When this class adds an
Expression it wrapps each node in the Expression's AST with a CacheExpression
object. Then each CacheExpression object (one for each node) is placed in the
cachedExpressions map. The cachedExpressions map allows us to find the sub
expressions that are common across two different expressions. When adding an
Expression in, if a sub Expression of the Expression is allready in the
cachedExpressions map, then instead of wrapping the sub expression in a new
CacheExpression object, we reuse the CacheExpression allready int the map.
To help illustrate what going on, lets try to give an exmample: If we
denote the AST of a Expression as follows:
[AST-Node-Type,Left-Node,Right-Node], then A expression like: "3*5+6" would
result in "[*,3,[+,5,6]]"
If the [*,3,[+,5,6]] expression is added to
the MultiExpressionEvaluator, it would really be converted to:
[c0,[*,3,[c1,[+,5,6]]]] where c0 and c1 represent the CacheExpression
expression objects that cache the results of the * and the + operation.

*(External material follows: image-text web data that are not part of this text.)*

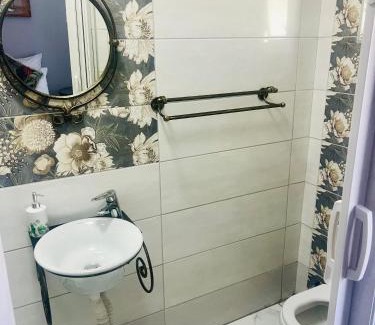 Middelburg House | Sun Kissed guesthouse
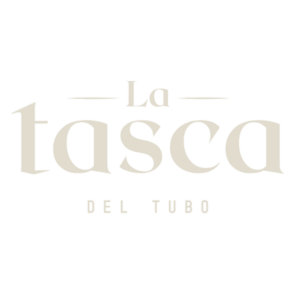 Logo La Tasca del Tubo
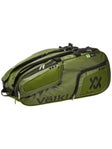 Volkl Primo Combi Bag (Green/Black)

Constants and Property nodes are not cached.
If later on we add the
following expression [=,11,[+,5,6]] ("11=5+6") to the
MultiExpressionEvaluator it would be converted to: [c2,[=,11,[c1,[+,5,6]]]],
where c2 is a new CacheExpression object but c1 is the same CacheExpression
used in the previous expression.
When the expressions are evaluated, the
c1 CacheExpression object will only evaluate the [+,5,6] expression once and
cache the resulting value. Hence evauating the second expression costs less
because that [+,5,6] is not done 2 times.
Problems: - cacheing the
values introduces overhead. It may be possible to be smarter about WHICH
nodes in the AST are cached and which are not. - Current implementation is
not thread safe. This is because you need a way to invalidate all the cached
values so that the next evaluation re-evaluates the nodes. By going single
threaded, chache invalidation is done quickly by incrementing a 'view'
counter. When a CacheExpressionnotices it's last cached value was generated
in an old 'view', it invalidates its cached value.